* **Document passage**:
Keysight Trailing 12-Month EPS (Non-GAAP)

Diving into Keysight’s quality of earnings can give us a better understanding of its performance. A five-year view shows that Keysight has repurchased its stock, shrinking its share count by 8%. This tells us its EPS outperformed its revenue not because of increased operational efficiency but financial engineering, as buybacks boost per share earnings. Keysight Diluted Shares Outstanding

Like with revenue, we analyze EPS over a more recent period because it can provide insight into an emerging theme or development for the business.

For Keysight, its two-year annual EPS declines of 2.7% mark a reversal from its five-year trend. We hope Keysight can return to earnings growth in the future.

In Q4, Keysight reported adjusted EPS of $2.17, up from $1.82 in the same quarter last year. This print beat analysts’ estimates by 8.8%. Over the next 12 months, Wall Street expects Keysight’s full-year EPS of $7.50 to grow 11.9%.

9. Cash Is King

If you’ve followed StockStory for a while, you know we emphasize free cash flow. Why, you ask? We believe that in the end, cash is king, and you can’t use accounting profits to pay the bills.

Keysight has shown terrific cash profitability, putting it in an advantageous position to invest in new products, return capital to investors, and consolidate the market during industry downturns. The company’s free cash flow margin was among the best in the industrials sector, averaging 21.2% over the last five years.

* **Directive 1**: Condense the paragraph of the Keysight earnings passage that begins "In Q4, Keysight reported" into a short bulleted list that keeps its main figures.
The Keysight earnings passage and the listing have nothing to do with each other.

* **Provided entries**:

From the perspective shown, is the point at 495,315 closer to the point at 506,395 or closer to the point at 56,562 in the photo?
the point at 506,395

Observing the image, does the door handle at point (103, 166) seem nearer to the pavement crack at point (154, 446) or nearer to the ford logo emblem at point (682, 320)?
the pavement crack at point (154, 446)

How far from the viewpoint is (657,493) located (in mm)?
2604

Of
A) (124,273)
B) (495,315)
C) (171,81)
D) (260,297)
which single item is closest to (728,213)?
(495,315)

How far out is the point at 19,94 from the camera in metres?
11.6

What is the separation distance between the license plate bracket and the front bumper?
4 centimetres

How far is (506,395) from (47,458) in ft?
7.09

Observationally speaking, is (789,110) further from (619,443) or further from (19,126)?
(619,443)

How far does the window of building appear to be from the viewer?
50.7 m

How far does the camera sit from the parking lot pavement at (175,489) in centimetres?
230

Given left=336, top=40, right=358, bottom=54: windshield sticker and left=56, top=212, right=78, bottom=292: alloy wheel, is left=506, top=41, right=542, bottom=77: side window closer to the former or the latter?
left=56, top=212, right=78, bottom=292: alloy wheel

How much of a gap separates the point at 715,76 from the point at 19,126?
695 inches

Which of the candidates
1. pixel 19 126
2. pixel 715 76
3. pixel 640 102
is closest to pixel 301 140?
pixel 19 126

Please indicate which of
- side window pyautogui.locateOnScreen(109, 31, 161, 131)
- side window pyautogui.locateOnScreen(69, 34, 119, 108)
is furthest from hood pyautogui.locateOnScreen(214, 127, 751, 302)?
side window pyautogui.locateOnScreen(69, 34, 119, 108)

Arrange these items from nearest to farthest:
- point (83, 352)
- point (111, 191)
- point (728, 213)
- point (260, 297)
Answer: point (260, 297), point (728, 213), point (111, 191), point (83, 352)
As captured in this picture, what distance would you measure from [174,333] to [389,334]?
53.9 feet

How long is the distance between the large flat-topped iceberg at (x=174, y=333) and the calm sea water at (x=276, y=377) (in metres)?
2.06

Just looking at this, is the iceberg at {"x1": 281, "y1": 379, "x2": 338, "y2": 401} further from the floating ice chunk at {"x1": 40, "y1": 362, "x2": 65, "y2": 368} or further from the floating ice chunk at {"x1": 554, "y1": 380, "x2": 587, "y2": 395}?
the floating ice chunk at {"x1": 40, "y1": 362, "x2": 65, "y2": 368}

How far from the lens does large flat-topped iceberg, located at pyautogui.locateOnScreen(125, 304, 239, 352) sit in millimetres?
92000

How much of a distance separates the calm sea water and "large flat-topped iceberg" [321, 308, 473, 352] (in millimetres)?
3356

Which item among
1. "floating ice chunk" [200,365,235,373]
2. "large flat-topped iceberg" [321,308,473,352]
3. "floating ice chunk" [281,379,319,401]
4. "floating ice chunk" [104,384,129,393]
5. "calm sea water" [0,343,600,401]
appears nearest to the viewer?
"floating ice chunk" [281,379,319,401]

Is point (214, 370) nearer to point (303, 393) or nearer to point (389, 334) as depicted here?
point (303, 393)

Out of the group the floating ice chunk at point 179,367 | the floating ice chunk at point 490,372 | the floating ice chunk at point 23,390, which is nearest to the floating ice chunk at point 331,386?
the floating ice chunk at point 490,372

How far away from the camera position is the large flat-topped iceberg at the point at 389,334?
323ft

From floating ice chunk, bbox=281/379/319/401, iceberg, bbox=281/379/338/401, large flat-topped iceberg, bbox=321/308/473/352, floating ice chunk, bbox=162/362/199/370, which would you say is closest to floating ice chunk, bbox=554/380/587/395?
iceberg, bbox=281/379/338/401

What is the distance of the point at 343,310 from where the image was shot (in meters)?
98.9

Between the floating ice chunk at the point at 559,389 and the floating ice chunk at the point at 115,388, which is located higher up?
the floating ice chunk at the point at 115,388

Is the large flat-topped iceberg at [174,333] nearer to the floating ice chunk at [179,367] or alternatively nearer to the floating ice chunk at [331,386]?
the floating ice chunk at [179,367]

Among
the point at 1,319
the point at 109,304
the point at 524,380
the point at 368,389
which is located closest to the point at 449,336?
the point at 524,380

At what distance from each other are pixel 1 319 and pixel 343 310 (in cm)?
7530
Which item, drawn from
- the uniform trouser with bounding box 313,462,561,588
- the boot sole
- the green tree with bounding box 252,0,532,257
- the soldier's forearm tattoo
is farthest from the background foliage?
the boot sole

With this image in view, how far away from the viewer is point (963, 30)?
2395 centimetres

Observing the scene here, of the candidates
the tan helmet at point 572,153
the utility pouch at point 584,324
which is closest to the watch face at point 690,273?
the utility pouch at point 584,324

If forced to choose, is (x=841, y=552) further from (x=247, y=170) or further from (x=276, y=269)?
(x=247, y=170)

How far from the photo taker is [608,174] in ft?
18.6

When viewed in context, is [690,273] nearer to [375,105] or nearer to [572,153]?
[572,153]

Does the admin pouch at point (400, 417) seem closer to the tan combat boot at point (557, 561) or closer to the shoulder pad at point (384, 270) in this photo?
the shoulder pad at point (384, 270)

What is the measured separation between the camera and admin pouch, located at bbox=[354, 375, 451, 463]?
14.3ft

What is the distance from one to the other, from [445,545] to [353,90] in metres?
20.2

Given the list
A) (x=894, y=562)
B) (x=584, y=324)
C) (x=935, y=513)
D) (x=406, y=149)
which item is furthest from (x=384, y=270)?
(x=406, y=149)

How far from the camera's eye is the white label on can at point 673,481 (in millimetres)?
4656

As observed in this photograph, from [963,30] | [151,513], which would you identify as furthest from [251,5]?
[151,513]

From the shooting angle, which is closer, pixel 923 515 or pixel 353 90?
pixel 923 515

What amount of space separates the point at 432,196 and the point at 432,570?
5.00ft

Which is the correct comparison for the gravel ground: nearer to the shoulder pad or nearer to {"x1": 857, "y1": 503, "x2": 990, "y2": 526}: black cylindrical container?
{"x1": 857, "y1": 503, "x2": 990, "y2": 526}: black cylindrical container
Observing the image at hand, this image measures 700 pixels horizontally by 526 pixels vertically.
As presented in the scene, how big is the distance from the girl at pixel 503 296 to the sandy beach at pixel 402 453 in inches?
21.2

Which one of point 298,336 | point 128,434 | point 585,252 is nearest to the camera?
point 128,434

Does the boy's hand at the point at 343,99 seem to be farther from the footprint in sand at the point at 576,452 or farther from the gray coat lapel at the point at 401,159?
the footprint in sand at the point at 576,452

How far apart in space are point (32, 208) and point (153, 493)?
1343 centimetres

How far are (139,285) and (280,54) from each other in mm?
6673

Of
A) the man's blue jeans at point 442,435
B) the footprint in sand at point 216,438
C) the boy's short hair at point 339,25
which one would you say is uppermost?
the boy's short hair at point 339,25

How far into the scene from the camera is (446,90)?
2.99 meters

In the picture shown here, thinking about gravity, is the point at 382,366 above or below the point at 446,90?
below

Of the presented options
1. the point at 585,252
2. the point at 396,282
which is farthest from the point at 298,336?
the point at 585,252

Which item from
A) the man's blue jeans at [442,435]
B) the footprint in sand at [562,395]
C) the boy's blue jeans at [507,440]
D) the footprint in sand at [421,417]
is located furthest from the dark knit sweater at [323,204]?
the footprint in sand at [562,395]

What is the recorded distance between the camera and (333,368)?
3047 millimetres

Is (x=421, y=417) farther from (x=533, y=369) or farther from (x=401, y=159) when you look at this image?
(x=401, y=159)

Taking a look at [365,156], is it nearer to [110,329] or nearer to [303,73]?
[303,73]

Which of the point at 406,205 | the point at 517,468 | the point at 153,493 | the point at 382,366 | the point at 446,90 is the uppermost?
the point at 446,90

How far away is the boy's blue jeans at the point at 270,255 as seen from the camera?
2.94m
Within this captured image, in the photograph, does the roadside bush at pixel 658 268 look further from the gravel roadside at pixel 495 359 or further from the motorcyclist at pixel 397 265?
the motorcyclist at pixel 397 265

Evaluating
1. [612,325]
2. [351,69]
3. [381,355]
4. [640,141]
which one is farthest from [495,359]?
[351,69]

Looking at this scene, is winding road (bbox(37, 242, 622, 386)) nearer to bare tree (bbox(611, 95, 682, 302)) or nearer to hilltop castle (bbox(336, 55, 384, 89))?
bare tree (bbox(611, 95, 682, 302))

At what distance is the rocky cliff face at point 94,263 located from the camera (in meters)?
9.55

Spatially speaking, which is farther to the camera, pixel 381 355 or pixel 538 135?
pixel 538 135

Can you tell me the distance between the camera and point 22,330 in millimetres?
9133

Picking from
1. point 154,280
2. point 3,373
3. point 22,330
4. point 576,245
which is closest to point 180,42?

* **Directive 2**: Select and copy each line of the listing that contains the word "Observing".

* **Full response 1**:
- Q4 adjusted EPS: $2.17, up from $1.82 in the same quarter a year earlier
- Beat analysts' estimates by 8.8%
- Wall Street expects full-year EPS of $7.50 to grow 11.9% over the next 12 months

* **Full response 2**:
Observing the image, does the door handle at point (103, 166) seem nearer to the pavement crack at point (154, 446) or nearer to the ford logo emblem at point (682, 320)?
Observing the scene here, of the candidates
Observing the image at hand, this image measures 700 pixels horizontally by 526 pixels vertically.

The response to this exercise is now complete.